Ni siquiera fueron nueve años interna, con salida los fines de semana, sino requinterna. No tuvo vacaciones durante años, en muy pocas ocasiones salió a dar una vuelta por ahí, porque no tenía dinero para comprarse algo o entrar a algún espectáculo. Prefería quedarse en el colegio, leyendo, una de sus pasiones favoritas desde entonces. También era muy estudiosa, pero bastante indisciplinada.

Esos años de claustro, aún sin inclinación religiosa, le crearon cierto espíritu taciturno, pese a que tenía algunas amigas y se llevaba bien con las condiscípulas. En esa situación estuvo primero en La Presentación de Bogotá, y finalmente en El Rosario de Barranquilla, su ciudad natal, de donde fue traída muy pequeña a la capital de la República y a donde regresó pocos años más tarde. En esos claustros cursó apenas hasta segundo de bachillerato. No hizo más estudios formales, excepto dos años de comercio, que entonces se llamaba cálculo mercantil, nombre rimbombante que daba cierta importancia.

Pensó que dejaría para siempre el refugio de las buenas religiosas, pero el futuro le tenía una baraja similar. Con esa edad, sin saber desempeñarse en algo, malacostumbrada a tener techo, comida, útiles y estudio, sobreprotegida, sin poder contar con el apoyo de la madre, quien por alguna razón había dejado de viajar entre Bogotá y Panamá a llevar y traer mercancía para vender y sostenerse con sus dos hijos, María no vio otra opción que irse a vivir con una hermana mayor, casada, en situaciones bastante precarias y difíciles.
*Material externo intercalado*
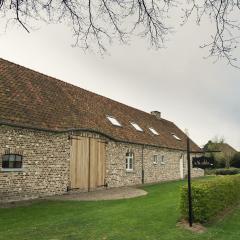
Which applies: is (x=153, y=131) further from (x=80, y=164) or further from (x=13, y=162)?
(x=13, y=162)

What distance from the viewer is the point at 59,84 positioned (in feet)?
78.2

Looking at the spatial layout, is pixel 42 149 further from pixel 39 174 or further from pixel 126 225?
pixel 126 225

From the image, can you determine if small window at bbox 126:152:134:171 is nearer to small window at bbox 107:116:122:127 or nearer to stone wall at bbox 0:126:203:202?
stone wall at bbox 0:126:203:202

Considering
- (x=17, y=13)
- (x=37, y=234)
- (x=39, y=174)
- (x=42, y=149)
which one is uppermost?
(x=17, y=13)

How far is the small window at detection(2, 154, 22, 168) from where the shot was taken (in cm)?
1591

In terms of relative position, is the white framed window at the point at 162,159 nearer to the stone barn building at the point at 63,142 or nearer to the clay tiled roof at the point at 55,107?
the stone barn building at the point at 63,142

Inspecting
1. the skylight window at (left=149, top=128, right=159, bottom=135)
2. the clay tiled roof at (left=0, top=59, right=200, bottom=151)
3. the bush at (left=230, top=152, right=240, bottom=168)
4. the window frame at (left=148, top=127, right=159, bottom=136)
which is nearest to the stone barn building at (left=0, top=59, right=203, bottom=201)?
the clay tiled roof at (left=0, top=59, right=200, bottom=151)

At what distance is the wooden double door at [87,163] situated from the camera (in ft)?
64.2

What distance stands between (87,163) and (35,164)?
3880 millimetres

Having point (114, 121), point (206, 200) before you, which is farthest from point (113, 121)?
point (206, 200)

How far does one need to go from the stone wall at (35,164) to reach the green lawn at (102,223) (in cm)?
180

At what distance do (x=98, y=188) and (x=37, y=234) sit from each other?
470 inches

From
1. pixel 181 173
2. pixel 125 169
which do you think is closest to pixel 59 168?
pixel 125 169

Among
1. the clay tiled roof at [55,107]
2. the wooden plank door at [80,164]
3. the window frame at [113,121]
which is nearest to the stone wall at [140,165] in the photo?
the clay tiled roof at [55,107]
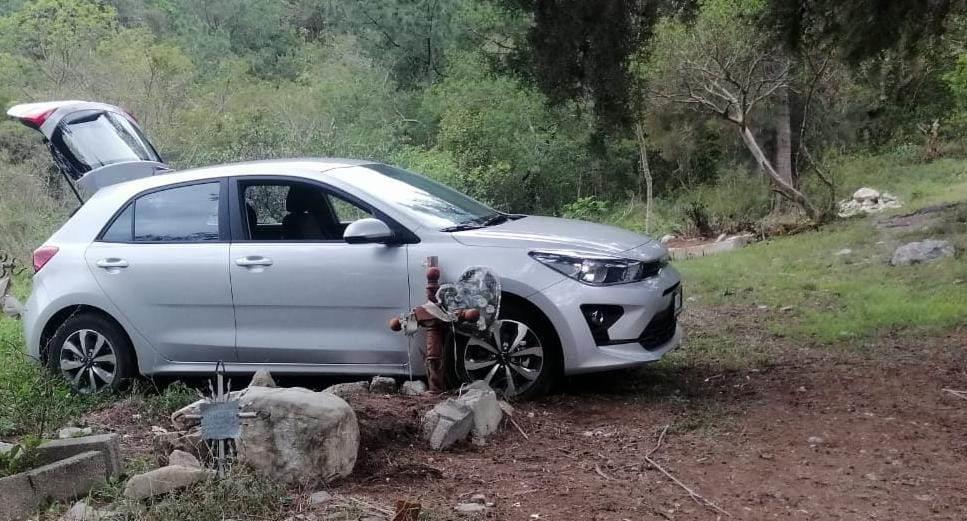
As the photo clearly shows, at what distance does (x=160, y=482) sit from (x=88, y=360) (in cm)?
271

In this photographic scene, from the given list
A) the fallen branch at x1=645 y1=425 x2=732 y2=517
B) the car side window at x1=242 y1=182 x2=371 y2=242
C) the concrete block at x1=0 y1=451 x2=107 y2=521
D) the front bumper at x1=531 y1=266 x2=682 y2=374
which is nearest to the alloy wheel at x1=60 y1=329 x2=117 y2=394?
the car side window at x1=242 y1=182 x2=371 y2=242

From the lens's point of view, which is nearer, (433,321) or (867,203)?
(433,321)

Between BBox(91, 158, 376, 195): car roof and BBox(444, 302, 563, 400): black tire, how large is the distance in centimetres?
154

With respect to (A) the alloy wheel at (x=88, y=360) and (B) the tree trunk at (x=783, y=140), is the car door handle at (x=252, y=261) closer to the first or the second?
(A) the alloy wheel at (x=88, y=360)

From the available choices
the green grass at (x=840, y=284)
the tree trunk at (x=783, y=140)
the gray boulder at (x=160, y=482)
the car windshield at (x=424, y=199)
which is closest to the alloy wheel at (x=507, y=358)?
the car windshield at (x=424, y=199)

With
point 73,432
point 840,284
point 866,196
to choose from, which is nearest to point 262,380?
point 73,432

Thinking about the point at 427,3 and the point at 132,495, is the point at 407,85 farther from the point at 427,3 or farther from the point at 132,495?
the point at 132,495

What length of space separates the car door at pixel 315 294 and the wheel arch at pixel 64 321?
2.95ft

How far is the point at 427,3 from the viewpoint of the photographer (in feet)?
116

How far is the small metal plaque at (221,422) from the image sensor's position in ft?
12.9

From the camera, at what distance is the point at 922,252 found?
10398 millimetres

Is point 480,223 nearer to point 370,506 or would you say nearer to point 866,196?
point 370,506

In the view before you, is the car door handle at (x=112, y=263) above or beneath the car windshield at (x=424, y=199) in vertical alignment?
beneath

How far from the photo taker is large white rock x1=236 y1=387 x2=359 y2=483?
13.3 ft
El esposo de la hermana era un agente vendedor que viajaba continuamente. Él vio mejores opciones radicándose en Pereira y allá fue a parar la joven María, ya de unos 16 años. Su responsabilidad era cuidar de los sobrinos, ayudar en el aseo de la casa, lavar y planchar, menos cocinar, algo que nunca pudo aprender por carencia de tiempo. Al cabo, trasladaron al cuñado a Cali y la llevaron con ellos. “Yo era al mismo tiempo la hermana, la cuñada y la muchacha de la casa”. La situación pecuniaria era tan tensa, que el cuñado decidió decirle un día que no podían seguir con ella, que le había conseguido un puesto donde unos amigos de una compañía de cosméticos en esa ciudad. Allí podría ejercer lo que aprendió en Barranquilla, como sacar descuentos, facturar, escribir a máquina, etc., en el único puesto que se ajustaba a sus conocimientos: secretaria.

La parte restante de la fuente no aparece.